PROBLEM STATEMENT: Look for the string "site" in the listing below and copy every line in which it appears.

SOURCE DATA:
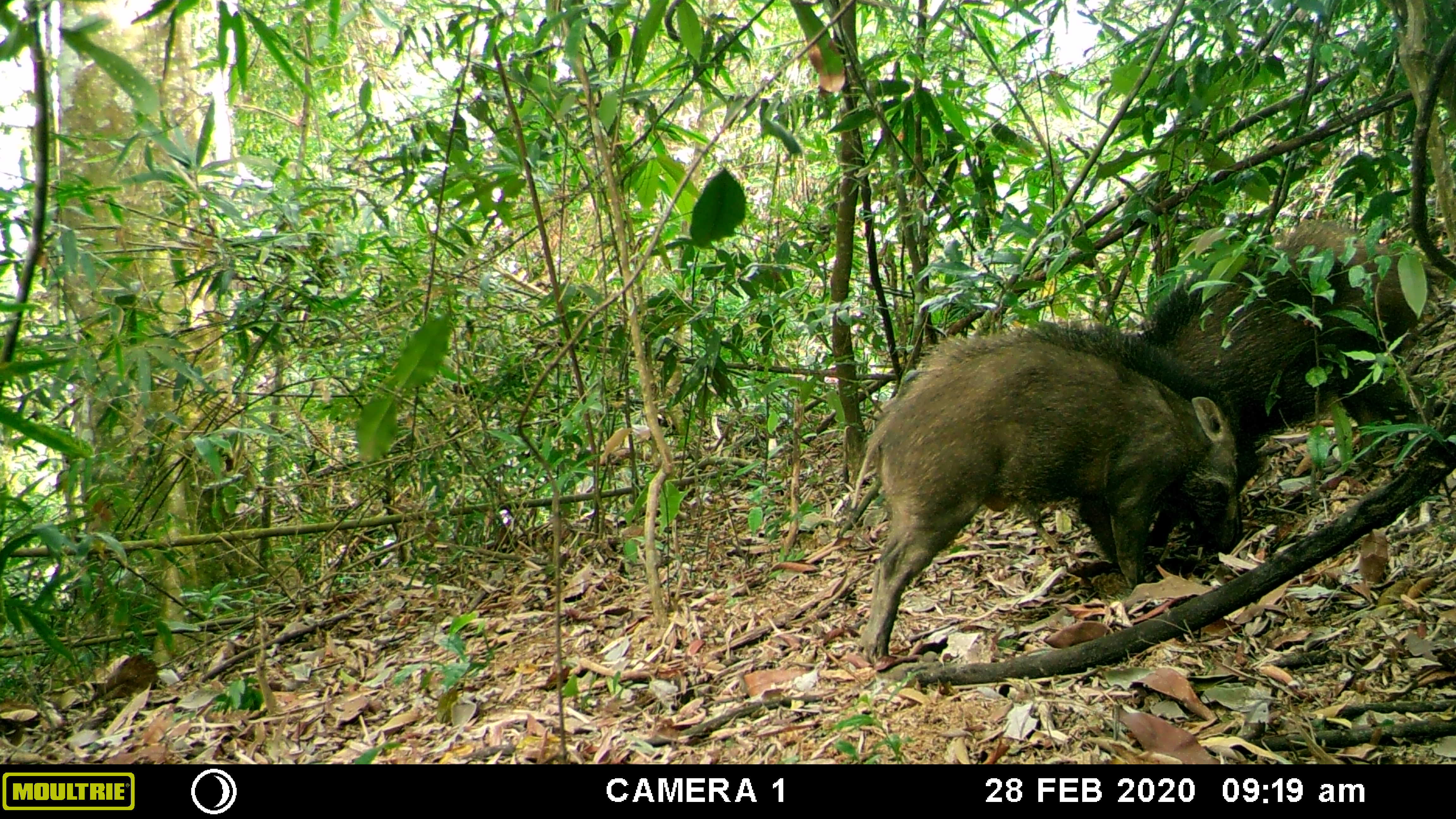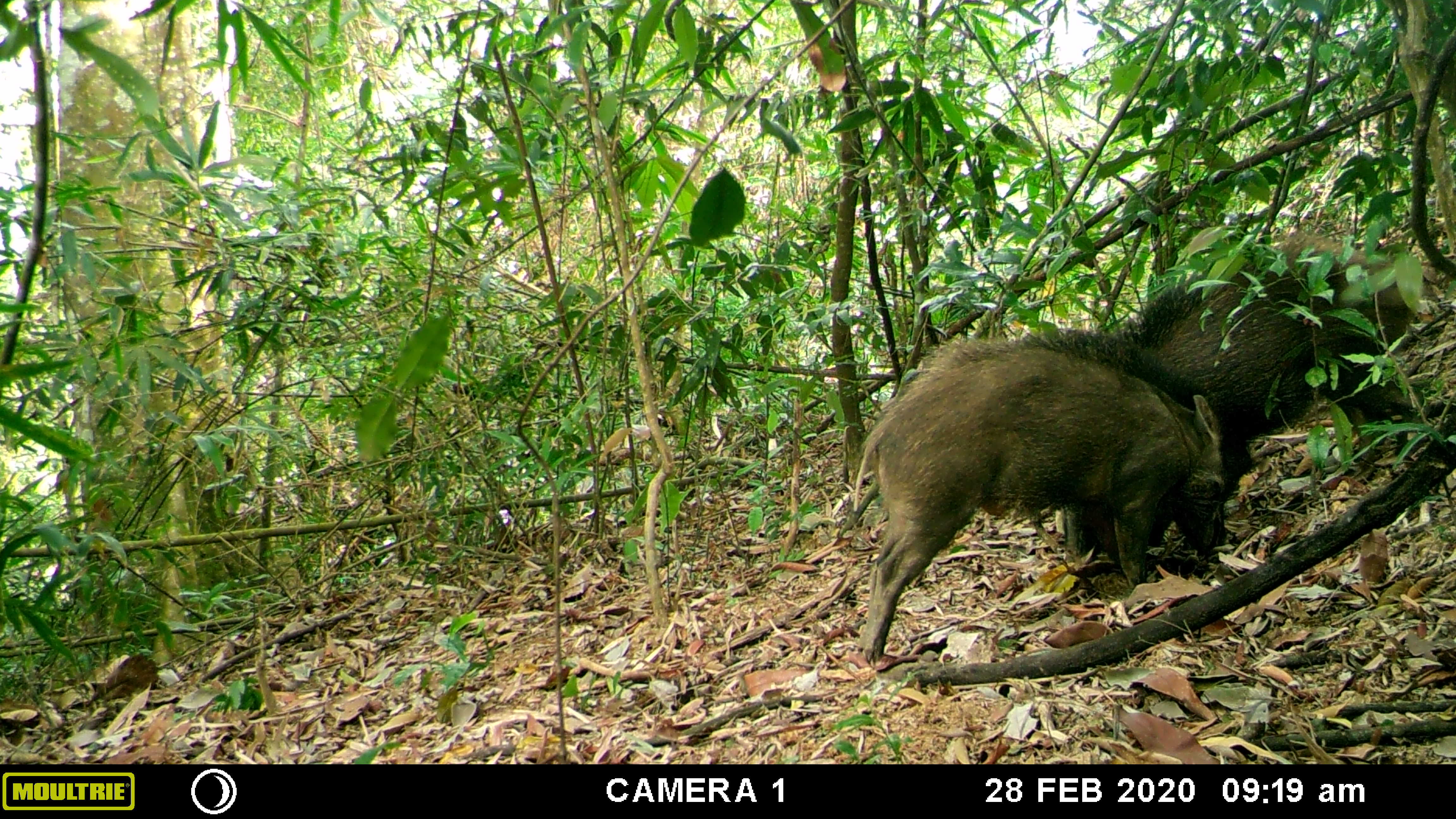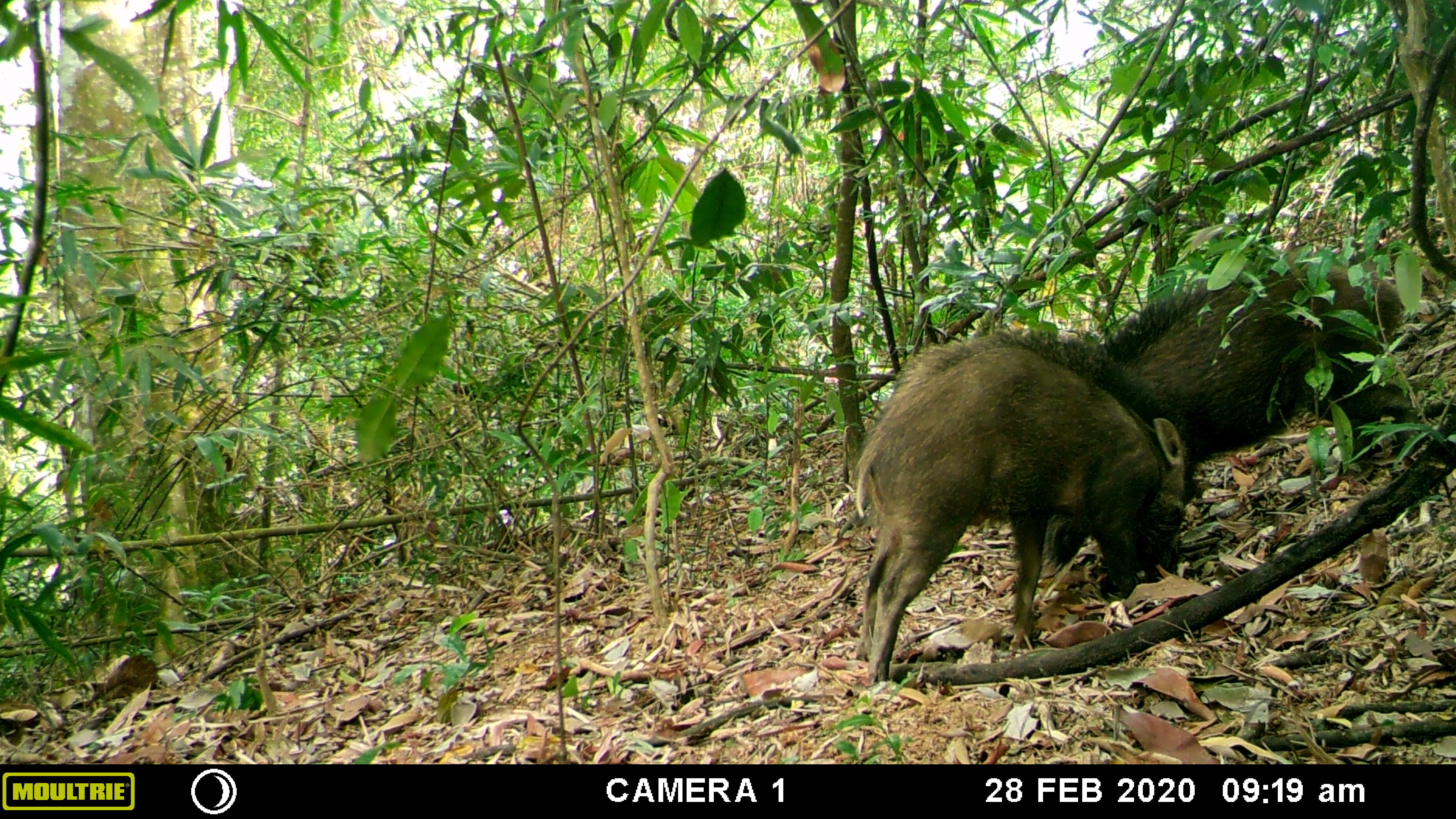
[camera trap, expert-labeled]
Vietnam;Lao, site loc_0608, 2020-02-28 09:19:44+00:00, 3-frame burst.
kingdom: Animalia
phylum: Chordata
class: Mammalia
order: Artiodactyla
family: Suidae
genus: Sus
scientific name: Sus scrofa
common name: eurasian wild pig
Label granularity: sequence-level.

--

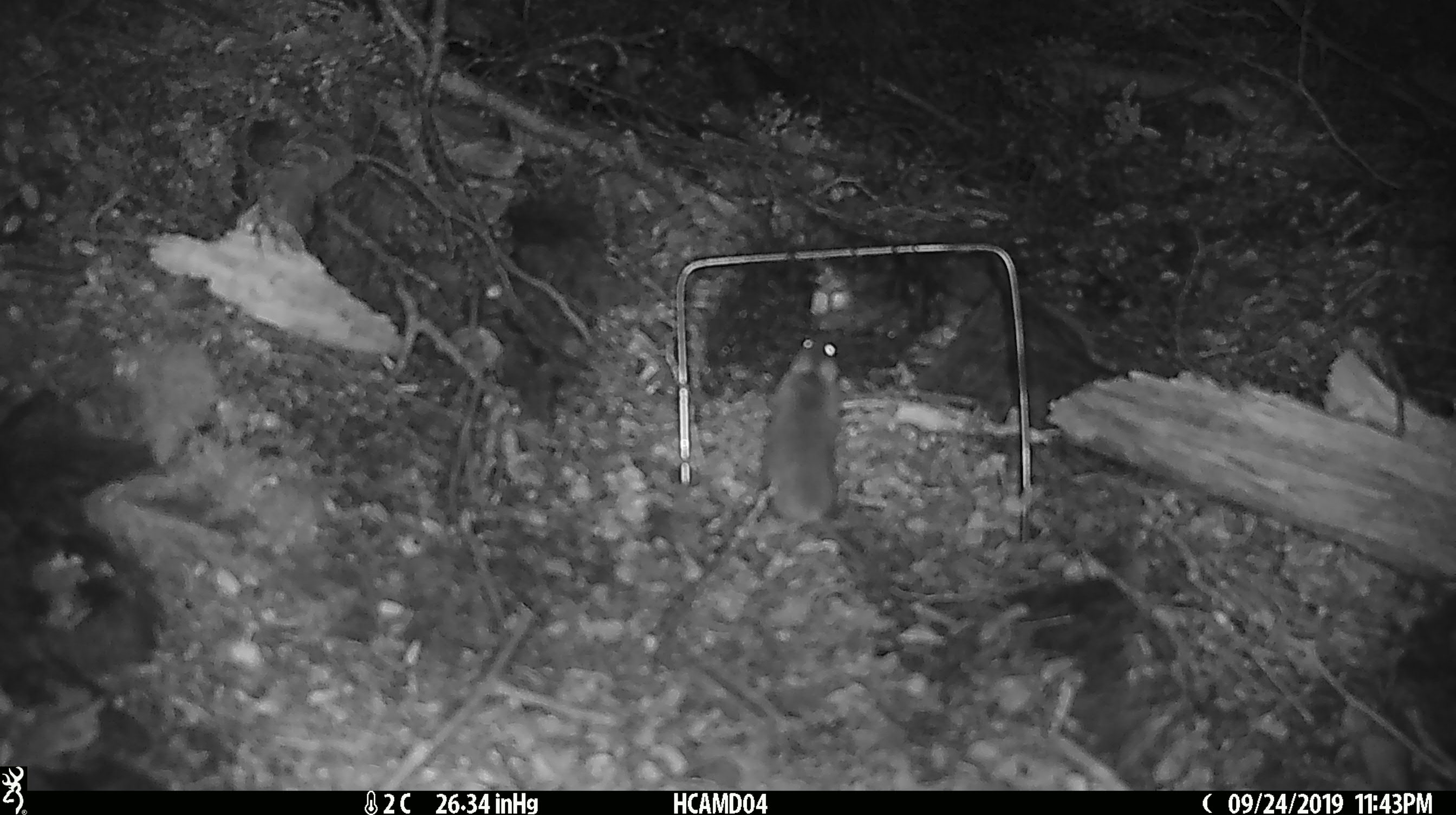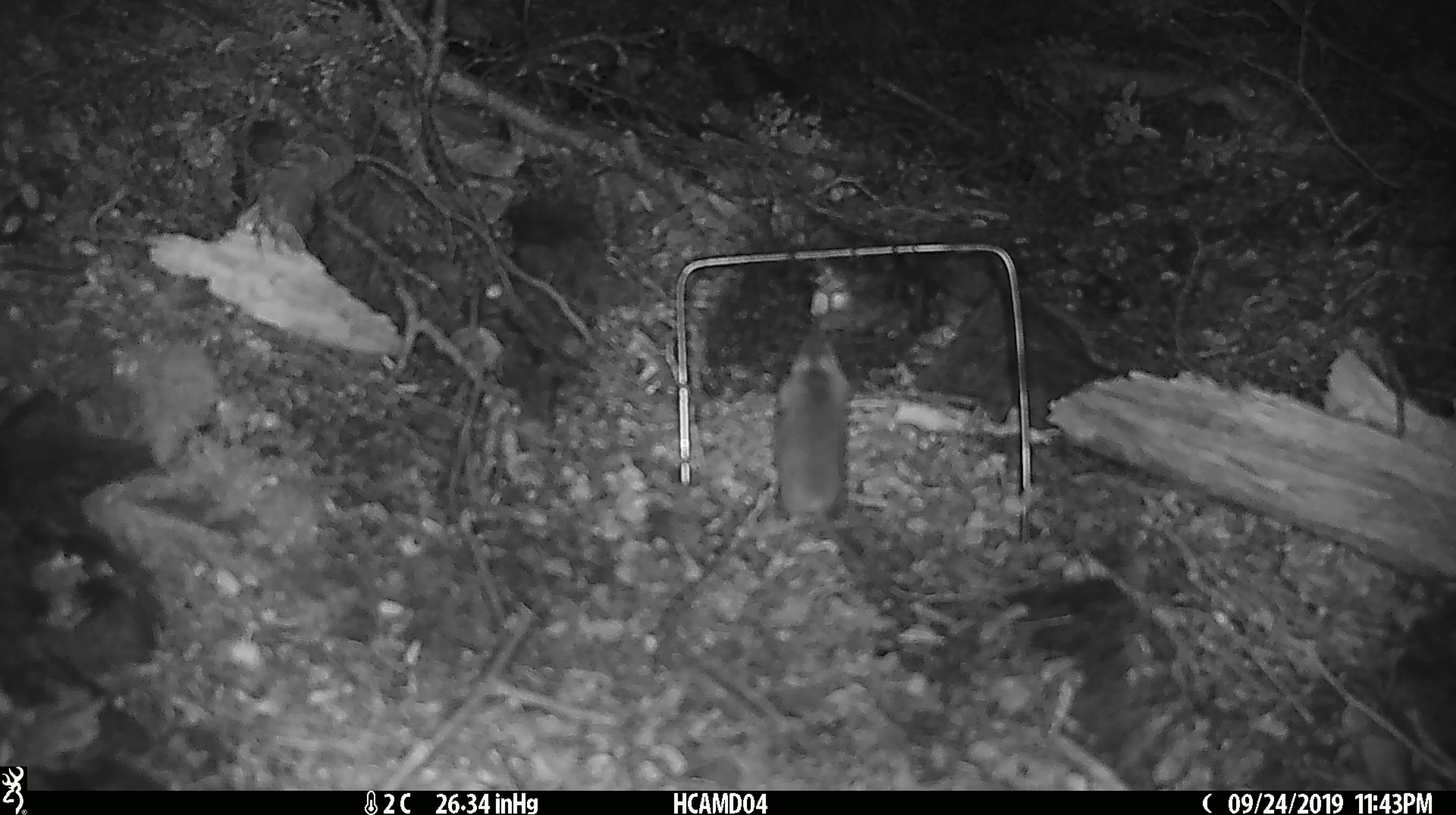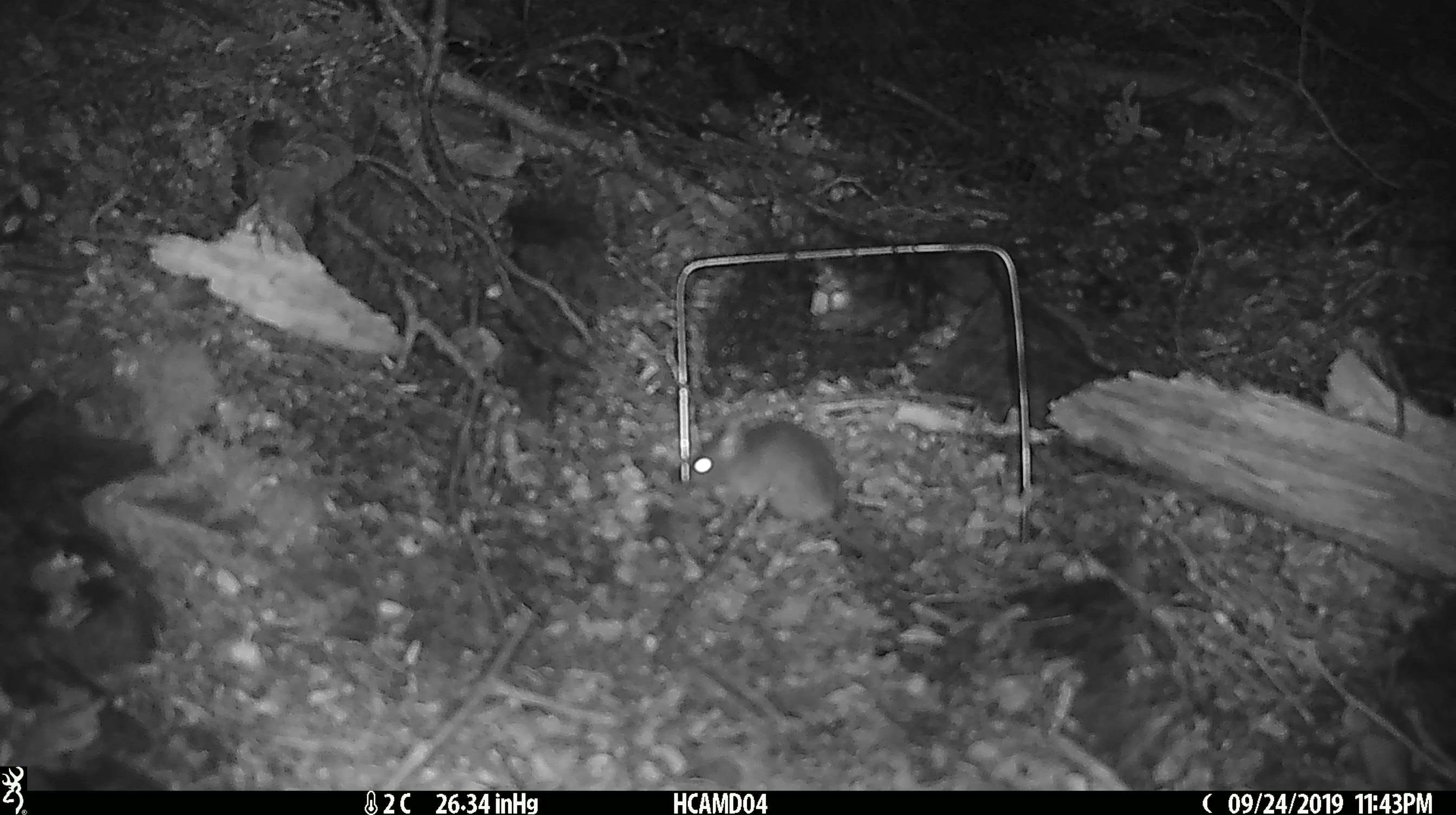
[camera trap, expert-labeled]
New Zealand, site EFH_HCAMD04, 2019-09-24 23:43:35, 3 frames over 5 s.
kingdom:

---

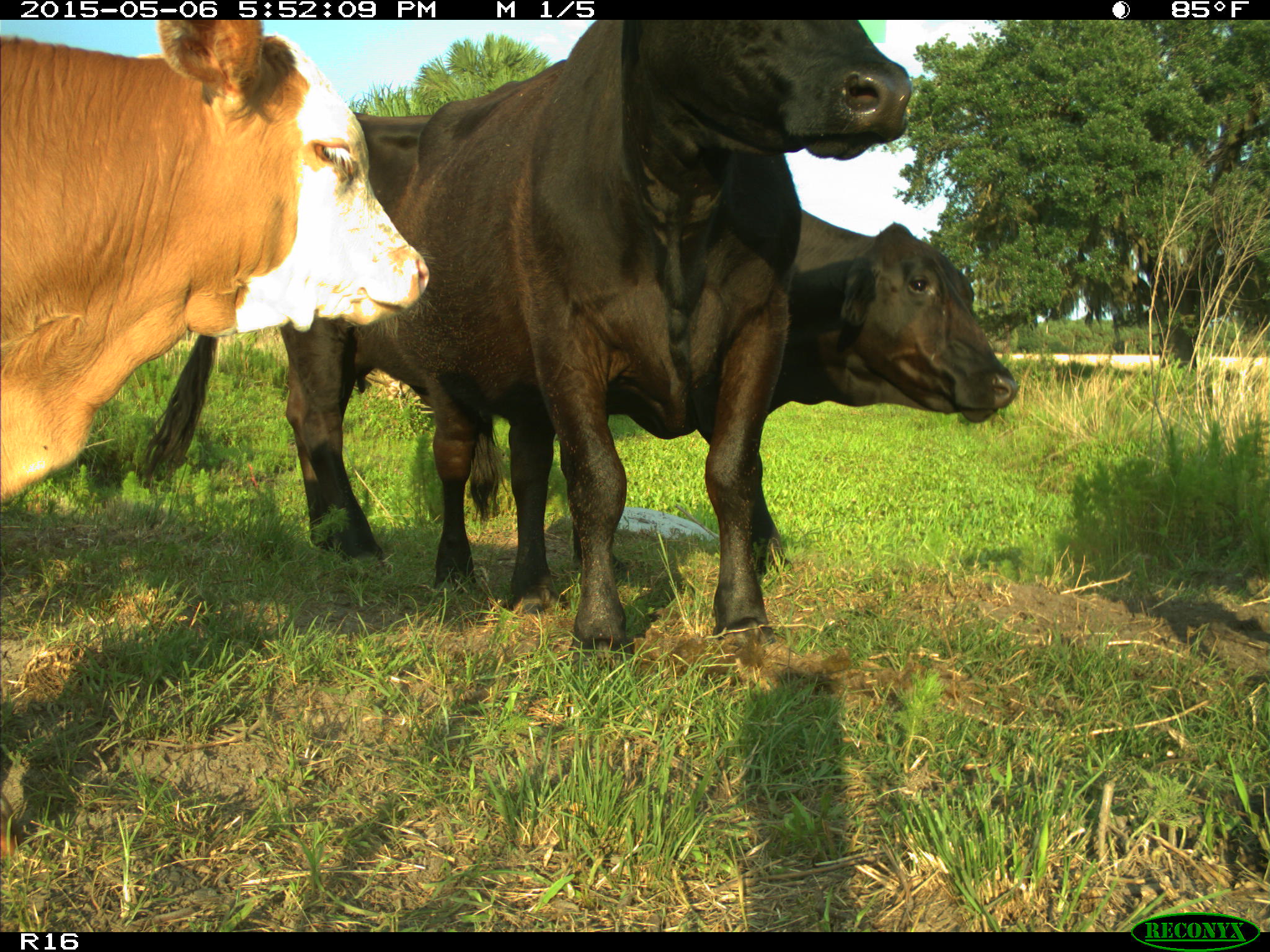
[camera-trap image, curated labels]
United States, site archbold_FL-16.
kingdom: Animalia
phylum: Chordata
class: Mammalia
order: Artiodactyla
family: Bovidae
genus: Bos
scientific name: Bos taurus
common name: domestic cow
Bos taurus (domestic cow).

COMPLETED EXERCISE:
Vietnam;Lao, site loc_0608, 2020-02-28 09:19:44+00:00, 3-frame burst.
New Zealand, site EFH_HCAMD04, 2019-09-24 23:43:35, 3 frames over 5 s.
United States, site archbold_FL-16.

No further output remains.